Reported by Marr in the late 19th century, the site of Tsaghkahovit was first described in 1914 by Toramanyan (1942: 14-17). In 1930, Adzhan, Gyuzalyan, Piotrovskii, and Baiburtyan worked briefly at the site, recording some of its surface features (Adzhanet al. 1932: 61-64). In 1963-64, Kafadaryan made the first topographic and architectural plan of the site (Kafadaryan 1996: 82; Smith and Kafadarian 1996: 33, 36). The only artifactual remains from the site to have been published are a Late Bronze Age bowl found on the surface in 1932 (Khachatryan 1974: 109) and a small collection of surface sherds reported by Smith and Kafadarian (1996: 32).
Tsaghkahovit is located on the leading edge of a spur of Mt. Aragats directly overlooking the southern edge of the plain. The site extends across 39.6 ha, including the fortress outcrop, secondary ridge to the southeast, and two flanking basins The fortress hill (7.59 ha), identified on some maps as Kalachi Tepe, rises 80 m above the plain in a conical outcrop capped by a flat citadel (0.59 ha). Surrounding the citadel is a stone fortification wall in generally good condition. The fortification wall appears to have been constructed atop a stone foundation or revetment which itself rested on bedrock. The wall seems to have been constructed of variable medium and small-sized facing stones on both sides of a rubble core. The facing stones were moderately worked to give a flat surface on both the interior and exterior faces. Several buttresses punctuate the exterior wall face.

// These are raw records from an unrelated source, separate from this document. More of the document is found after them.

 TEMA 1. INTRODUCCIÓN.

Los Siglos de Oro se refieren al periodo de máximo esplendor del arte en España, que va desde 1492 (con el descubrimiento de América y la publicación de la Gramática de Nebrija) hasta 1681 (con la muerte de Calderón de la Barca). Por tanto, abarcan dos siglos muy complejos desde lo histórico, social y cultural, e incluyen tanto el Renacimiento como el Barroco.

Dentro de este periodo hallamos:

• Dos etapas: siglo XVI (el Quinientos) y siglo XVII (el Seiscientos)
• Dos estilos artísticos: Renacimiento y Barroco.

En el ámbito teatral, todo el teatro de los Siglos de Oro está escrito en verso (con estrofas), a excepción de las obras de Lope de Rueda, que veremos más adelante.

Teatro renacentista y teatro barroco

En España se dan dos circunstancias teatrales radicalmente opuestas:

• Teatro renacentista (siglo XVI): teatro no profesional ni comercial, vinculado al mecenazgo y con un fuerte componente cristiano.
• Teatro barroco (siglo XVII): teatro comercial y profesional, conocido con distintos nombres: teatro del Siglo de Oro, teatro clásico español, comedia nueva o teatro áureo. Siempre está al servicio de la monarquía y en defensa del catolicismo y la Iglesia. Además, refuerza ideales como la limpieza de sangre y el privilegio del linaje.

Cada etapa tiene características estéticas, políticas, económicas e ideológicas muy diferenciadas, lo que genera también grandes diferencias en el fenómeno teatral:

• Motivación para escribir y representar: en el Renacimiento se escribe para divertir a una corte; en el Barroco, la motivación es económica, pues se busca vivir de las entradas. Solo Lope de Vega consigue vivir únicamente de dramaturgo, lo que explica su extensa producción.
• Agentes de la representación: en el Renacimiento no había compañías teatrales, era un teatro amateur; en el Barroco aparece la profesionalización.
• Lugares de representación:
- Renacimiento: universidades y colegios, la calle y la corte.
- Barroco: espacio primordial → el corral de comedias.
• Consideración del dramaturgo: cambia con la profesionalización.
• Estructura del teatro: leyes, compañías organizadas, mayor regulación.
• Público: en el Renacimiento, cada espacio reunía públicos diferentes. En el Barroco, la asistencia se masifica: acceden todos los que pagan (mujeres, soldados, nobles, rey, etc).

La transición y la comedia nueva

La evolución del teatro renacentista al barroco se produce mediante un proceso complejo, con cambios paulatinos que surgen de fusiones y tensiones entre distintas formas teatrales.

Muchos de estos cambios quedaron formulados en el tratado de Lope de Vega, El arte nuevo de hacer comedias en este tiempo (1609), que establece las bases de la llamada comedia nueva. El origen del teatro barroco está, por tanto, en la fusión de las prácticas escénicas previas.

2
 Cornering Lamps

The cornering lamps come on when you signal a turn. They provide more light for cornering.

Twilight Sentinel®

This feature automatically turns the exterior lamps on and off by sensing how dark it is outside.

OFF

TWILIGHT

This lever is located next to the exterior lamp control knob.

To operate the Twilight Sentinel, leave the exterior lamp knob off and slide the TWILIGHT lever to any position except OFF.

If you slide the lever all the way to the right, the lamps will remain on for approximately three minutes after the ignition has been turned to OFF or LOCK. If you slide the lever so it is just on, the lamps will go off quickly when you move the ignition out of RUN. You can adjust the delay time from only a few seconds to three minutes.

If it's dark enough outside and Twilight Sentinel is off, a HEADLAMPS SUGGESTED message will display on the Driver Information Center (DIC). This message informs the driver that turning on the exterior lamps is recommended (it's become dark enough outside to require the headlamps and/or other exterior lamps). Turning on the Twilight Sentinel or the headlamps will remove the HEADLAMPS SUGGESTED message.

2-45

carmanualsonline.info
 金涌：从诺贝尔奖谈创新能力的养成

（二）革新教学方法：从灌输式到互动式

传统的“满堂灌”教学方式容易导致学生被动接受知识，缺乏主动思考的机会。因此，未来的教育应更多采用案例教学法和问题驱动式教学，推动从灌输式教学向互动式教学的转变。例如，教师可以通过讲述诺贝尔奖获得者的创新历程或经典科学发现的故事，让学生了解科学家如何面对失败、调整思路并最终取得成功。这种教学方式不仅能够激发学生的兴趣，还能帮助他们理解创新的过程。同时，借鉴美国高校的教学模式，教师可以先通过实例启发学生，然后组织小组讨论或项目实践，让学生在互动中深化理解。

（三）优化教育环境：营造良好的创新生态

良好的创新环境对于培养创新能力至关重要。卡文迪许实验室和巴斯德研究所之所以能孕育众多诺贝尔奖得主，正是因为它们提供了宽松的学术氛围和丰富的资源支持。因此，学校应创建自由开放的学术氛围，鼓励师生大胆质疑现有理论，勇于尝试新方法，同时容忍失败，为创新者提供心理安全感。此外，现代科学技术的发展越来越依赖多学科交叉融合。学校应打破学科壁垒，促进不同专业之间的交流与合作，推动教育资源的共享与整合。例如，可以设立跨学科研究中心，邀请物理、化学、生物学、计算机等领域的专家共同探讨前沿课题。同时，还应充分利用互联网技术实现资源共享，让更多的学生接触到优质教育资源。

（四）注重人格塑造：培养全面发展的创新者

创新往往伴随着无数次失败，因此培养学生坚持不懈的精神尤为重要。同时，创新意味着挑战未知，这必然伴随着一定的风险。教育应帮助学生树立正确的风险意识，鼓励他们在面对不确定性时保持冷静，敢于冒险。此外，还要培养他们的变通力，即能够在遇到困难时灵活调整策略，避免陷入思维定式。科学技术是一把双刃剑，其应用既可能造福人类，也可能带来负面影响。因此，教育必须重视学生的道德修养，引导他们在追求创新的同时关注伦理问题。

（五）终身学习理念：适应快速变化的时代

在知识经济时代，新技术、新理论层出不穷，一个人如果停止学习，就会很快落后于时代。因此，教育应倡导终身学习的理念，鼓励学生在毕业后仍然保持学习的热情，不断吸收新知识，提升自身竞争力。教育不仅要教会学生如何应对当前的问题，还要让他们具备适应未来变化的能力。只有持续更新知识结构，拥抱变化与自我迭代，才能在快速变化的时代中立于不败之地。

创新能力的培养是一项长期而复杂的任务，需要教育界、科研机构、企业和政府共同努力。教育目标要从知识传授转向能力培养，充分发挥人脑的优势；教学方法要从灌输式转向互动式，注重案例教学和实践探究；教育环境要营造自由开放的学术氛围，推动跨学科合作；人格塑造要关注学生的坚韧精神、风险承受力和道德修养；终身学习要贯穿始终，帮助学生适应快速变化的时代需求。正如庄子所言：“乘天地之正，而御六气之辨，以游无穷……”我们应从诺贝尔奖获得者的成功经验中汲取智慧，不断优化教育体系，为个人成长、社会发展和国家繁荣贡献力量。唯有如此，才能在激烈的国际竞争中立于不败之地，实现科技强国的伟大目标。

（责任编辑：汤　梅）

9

In 1998 Project ArAGATS conducted test excavations Tsaghkahovit that revealed occupations at the fortress dated to the Late Bronze Age II. Excavations continued in 2000, and 2002-2003. These investigations revealed remains from two major periods of occupation—the Late Bronze Age and Middle Iron Age (Achaemenid period). The stratigraphy of the citadel is generally rather straightforward with three superimposed primary occupation levels marked by both distinct architectural complexes and material culture assemblages. The uppermost building level dates to the early and developed Medieval periods of the 5th-14th centuries A.D. Materials from this period have been found across the citadel but the constructions of this era appear to be rather ephemeral, consisting primarily of basalt blocks set in irregular lines.
The most robust remains on the eastern citadel date to the mid-first millennium B.C. and are contemporary with the site’s extensive Middle Iron Age lower town. Set on prepared bedrock foundations, the lowest occupation level on the citadel was constructed during the Late Bronze Age. The Late Bronze Age levels at the site are particularly well-preserved on the terraces of the site, where there appears to have been little subsequent reoccupation. Significant portions of Late Bronze Age architecture remain well-preserved on the citadel as well, and the vast majority of the material assemblages from the citadel date to this period. The weight of evidence, including the extant radiocarbon determinations, indicates that the fortress walls (WC301, WC601, and WC1001) were constructed during the Late Bronze Age, suggesting the presence of an authoritative political institution able to draw on considerable wealth, skill, and labor. However, the subsequent Middle Iron constructions on the citadel appear to have dug into preceding levels and reused Late Bronze Age walls. As a result, despite the remarkable assemblages and architecture from the mid-second millennium B.C., there are few well-preserved contexts.
In 2005 and 2006, work on the citadel was discontinued as the focus of investigation shifted to detailing the Late Bronze and Middle Iron Age lower towns.